Alternatively, It's really just quickselect with a little additional book keeping for the remaining sum.
First, it's clear that if you had the elements in sorted order, you could just pick the largest items first until you exceed the desired sum. Our solution is going to be like that, except we'll try as hard as we can to not to discover ordering information, because sorting is slow.
You want to be able to determine if a given value is the cut off. If we include that value and everything greater than it, we meet or exceed S, but when we remove it, then we are below S, then we are golden.
Here is the psuedo code, I didn't test it for edge cases, but this gets the idea across.
def Solve(arr, s):
# We could get rid of worse case O(n^2) behavior that basically never happens
# by selecting the median here deterministically, but in practice, the constant
# factor on the algorithm will be much worse.
p = random_element(arr)
left_arr, right_arr = partition(arr, p)
# assume p is in neither left_arr nor right_arr
right_sum = sum(right_arr)
if right_sum + p >= s:
if right_sum < s:
# solved it, p forms the cut off
return len(right_arr) + 1
# took too much, at least we eliminated left_arr and p
return Solve(right_arr, s)
else:
# didn't take enough yet, include all elements from and eliminate right_arr and p
return len(right_arr) + 1 + Solve(left_arr, s - right_sum - p)
One improvement (asymptotically) over Theta(nlogn) you can do is to get an O(n log K) time algorithm, where K is the required minimum number of elements.
Thus if K is constant, or say log n, this is better (asymptotically) than sorting. Of course if K is n^epsilon, then this is not better than Theta(n logn).
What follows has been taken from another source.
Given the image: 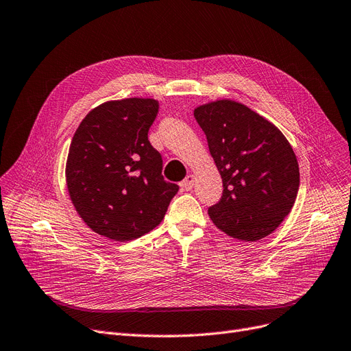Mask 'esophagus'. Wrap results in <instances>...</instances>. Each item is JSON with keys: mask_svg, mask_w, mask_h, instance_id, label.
<instances>
[{"mask_svg": "<svg viewBox=\"0 0 351 351\" xmlns=\"http://www.w3.org/2000/svg\"><path fill=\"white\" fill-rule=\"evenodd\" d=\"M193 182H195V178H193L192 175H188L182 182H180V186H182V189L185 191H191L193 188Z\"/></svg>", "mask_w": 351, "mask_h": 351, "instance_id": "34e87169", "label": "esophagus"}]
</instances>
The way to do this is to use selection algorithms, which can tell you the ith largest element in O(n) time.
Now do a binary search for K, starting with i=1 (the largest) and doubling i etc at each turn.
You find the ith largest, and find the sum of the i largest elements and check if it is greater than S or not.
This way, you would run O(log K) runs of the selection algorithm (which is O(n)) for a total running time of O(n log K).
eliminate numbers < S, if you find some number ==S, then solved
pigeon-hole sort the numbers < S
Sum elements highest to lowest in the sorted order till you exceed S.